What needs to be done: Type out the material below exactly.

Records shown:
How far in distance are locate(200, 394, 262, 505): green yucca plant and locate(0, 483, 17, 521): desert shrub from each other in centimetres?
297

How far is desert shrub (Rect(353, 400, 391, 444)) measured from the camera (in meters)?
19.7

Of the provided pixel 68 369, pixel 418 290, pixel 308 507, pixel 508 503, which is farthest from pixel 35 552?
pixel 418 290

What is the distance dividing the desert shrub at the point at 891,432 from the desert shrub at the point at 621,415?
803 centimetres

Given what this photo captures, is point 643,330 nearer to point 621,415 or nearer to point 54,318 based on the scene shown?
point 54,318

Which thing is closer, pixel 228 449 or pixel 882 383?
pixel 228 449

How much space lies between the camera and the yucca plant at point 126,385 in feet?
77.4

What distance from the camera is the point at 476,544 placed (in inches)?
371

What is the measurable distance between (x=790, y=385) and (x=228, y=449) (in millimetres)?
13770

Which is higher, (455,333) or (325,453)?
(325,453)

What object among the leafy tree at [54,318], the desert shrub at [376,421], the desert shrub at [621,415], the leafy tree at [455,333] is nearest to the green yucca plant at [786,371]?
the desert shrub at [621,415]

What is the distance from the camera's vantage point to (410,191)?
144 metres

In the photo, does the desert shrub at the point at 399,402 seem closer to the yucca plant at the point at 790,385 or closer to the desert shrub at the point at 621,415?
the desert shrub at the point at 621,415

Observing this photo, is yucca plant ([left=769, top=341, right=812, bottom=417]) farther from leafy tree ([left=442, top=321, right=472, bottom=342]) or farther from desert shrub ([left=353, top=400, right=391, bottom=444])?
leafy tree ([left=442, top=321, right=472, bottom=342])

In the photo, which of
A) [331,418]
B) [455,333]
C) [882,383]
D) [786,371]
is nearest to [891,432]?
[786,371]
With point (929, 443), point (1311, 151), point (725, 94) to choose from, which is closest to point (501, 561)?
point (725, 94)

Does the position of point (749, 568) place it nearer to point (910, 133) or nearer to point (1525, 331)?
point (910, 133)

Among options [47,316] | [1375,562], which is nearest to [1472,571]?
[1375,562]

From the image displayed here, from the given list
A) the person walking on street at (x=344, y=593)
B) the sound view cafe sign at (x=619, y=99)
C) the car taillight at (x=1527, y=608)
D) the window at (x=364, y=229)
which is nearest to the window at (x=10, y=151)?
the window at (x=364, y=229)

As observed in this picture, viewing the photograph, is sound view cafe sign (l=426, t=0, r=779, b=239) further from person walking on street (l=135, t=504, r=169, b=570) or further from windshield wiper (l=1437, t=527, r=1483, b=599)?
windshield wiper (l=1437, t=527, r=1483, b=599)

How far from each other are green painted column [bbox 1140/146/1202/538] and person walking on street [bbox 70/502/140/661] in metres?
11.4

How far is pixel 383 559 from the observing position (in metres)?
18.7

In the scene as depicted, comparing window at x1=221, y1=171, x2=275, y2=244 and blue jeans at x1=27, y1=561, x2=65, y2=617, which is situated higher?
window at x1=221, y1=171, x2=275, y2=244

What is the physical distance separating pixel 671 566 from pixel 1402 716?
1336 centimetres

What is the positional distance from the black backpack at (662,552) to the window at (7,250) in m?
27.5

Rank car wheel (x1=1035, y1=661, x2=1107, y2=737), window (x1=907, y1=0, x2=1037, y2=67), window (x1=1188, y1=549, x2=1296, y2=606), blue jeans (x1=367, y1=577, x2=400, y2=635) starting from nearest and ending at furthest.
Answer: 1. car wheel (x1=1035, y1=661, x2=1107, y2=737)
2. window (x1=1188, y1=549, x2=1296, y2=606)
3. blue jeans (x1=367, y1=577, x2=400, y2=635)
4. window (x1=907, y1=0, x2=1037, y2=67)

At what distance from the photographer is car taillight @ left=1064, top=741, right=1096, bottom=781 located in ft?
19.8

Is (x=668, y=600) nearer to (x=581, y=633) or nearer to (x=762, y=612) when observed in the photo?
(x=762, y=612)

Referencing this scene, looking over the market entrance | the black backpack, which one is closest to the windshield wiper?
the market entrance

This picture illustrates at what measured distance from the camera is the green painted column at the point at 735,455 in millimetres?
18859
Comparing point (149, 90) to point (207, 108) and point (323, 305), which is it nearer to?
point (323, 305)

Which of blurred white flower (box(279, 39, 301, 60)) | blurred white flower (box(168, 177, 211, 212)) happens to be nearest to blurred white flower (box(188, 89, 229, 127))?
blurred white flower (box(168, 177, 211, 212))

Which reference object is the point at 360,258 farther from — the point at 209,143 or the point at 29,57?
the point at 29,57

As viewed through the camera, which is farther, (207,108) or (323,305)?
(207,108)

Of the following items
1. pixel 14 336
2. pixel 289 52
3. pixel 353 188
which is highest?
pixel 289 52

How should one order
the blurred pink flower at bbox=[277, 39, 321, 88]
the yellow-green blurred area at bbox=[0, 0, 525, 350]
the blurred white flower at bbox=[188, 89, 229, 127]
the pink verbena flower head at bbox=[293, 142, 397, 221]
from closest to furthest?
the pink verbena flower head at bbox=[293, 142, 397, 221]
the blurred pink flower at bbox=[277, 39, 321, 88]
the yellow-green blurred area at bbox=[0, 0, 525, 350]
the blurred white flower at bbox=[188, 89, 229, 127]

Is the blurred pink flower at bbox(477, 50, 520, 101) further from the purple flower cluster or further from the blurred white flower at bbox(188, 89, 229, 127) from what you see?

Output for this exercise:
How far in distance are locate(200, 394, 262, 505): green yucca plant and locate(0, 483, 17, 521): desert shrub from each other in centimetres?
297

How far is desert shrub (Rect(353, 400, 391, 444)) measured from the camera (in meters)?
19.7

Of the provided pixel 68 369, pixel 418 290, pixel 308 507, pixel 508 503, which is farthest from pixel 35 552?
pixel 418 290

What is the distance dividing the desert shrub at the point at 891,432 from the desert shrub at the point at 621,415?
803 centimetres

Given what this photo captures, is point 643,330 nearer to point 621,415 or nearer to point 54,318 based on the scene shown?
point 54,318

Which thing is closer, pixel 228 449 or pixel 882 383?
pixel 228 449

How much space lies between the camera and the yucca plant at point 126,385 in feet?
77.4

What distance from the camera is the point at 476,544 placed (in inches)?
371

What is the measurable distance between (x=790, y=385) and (x=228, y=449) (in millimetres)?
13770

Which is higher, (455,333) or (325,453)?
(325,453)

What object among the leafy tree at [54,318], the desert shrub at [376,421], the desert shrub at [621,415], the leafy tree at [455,333] is nearest to the green yucca plant at [786,371]?
the desert shrub at [621,415]

What is the distance from the camera's vantage point to (410,191)?
144 metres

In the photo, does the desert shrub at the point at 399,402 seem closer to the yucca plant at the point at 790,385 or closer to the desert shrub at the point at 621,415?
the desert shrub at the point at 621,415

Observing this photo, is yucca plant ([left=769, top=341, right=812, bottom=417]) farther from leafy tree ([left=442, top=321, right=472, bottom=342]) or farther from desert shrub ([left=353, top=400, right=391, bottom=444])?
leafy tree ([left=442, top=321, right=472, bottom=342])

In the photo, which of
A) [331,418]
B) [455,333]
C) [882,383]
D) [786,371]
is nearest to [891,432]?
[786,371]
With point (929, 443), point (1311, 151), point (725, 94) to choose from, which is closest to point (501, 561)?
point (725, 94)

Does the position of point (749, 568) place it nearer to point (910, 133) or nearer to point (1525, 331)?
point (910, 133)

Among options [47,316] | [1375,562], which is nearest to [1472,571]?
[1375,562]

From the image displayed here, from the given list
A) the person walking on street at (x=344, y=593)
B) the sound view cafe sign at (x=619, y=99)
C) the car taillight at (x=1527, y=608)
D) the window at (x=364, y=229)
which is nearest to the window at (x=10, y=151)?
the window at (x=364, y=229)

As observed in this picture, viewing the photograph, is sound view cafe sign (l=426, t=0, r=779, b=239) further from person walking on street (l=135, t=504, r=169, b=570) or further from windshield wiper (l=1437, t=527, r=1483, b=599)?
windshield wiper (l=1437, t=527, r=1483, b=599)

How far from each other are green painted column [bbox 1140/146/1202/538] and person walking on street [bbox 70/502/140/661] in metres?
11.4

How far is pixel 383 559 from the observing position (in metres)?
18.7

In the scene as depicted, comparing window at x1=221, y1=171, x2=275, y2=244 and blue jeans at x1=27, y1=561, x2=65, y2=617, which is situated higher?
window at x1=221, y1=171, x2=275, y2=244

What is the physical distance separating pixel 671 566 from pixel 1402 716?
1336 centimetres

What is the positional distance from the black backpack at (662,552) to the window at (7,250) in m?
27.5

Rank car wheel (x1=1035, y1=661, x2=1107, y2=737), window (x1=907, y1=0, x2=1037, y2=67), window (x1=1188, y1=549, x2=1296, y2=606), blue jeans (x1=367, y1=577, x2=400, y2=635) starting from nearest and ending at furthest.
Answer: 1. car wheel (x1=1035, y1=661, x2=1107, y2=737)
2. window (x1=1188, y1=549, x2=1296, y2=606)
3. blue jeans (x1=367, y1=577, x2=400, y2=635)
4. window (x1=907, y1=0, x2=1037, y2=67)

At what distance from the photographer is car taillight @ left=1064, top=741, right=1096, bottom=781 located in ft?
19.8

Is (x=668, y=600) nearer to (x=581, y=633) or nearer to (x=762, y=612) when observed in the photo?
(x=762, y=612)

Referencing this scene, looking over the market entrance | the black backpack, which one is closest to the windshield wiper?
the market entrance

This picture illustrates at what measured distance from the camera is the green painted column at the point at 735,455 in millimetres?
18859
Comparing point (149, 90) to point (207, 108) and point (323, 305), which is it nearer to?
point (323, 305)

Which of blurred white flower (box(279, 39, 301, 60)) | blurred white flower (box(168, 177, 211, 212)) happens to be nearest to blurred white flower (box(188, 89, 229, 127))?
blurred white flower (box(168, 177, 211, 212))

Which reference object is the point at 360,258 farther from — the point at 209,143 or the point at 29,57?
the point at 29,57

As viewed through the camera, which is farther, (207,108) or (323,305)?
(207,108)

Of the following items
1. pixel 14 336
2. pixel 289 52
3. pixel 353 188
which is highest?
pixel 289 52

How should one order
the blurred pink flower at bbox=[277, 39, 321, 88]
the yellow-green blurred area at bbox=[0, 0, 525, 350]
the blurred white flower at bbox=[188, 89, 229, 127]
the pink verbena flower head at bbox=[293, 142, 397, 221]
from closest to furthest?
the pink verbena flower head at bbox=[293, 142, 397, 221]
the blurred pink flower at bbox=[277, 39, 321, 88]
the yellow-green blurred area at bbox=[0, 0, 525, 350]
the blurred white flower at bbox=[188, 89, 229, 127]

Is the blurred pink flower at bbox(477, 50, 520, 101) further from the purple flower cluster or further from the blurred white flower at bbox(188, 89, 229, 127) from what you see?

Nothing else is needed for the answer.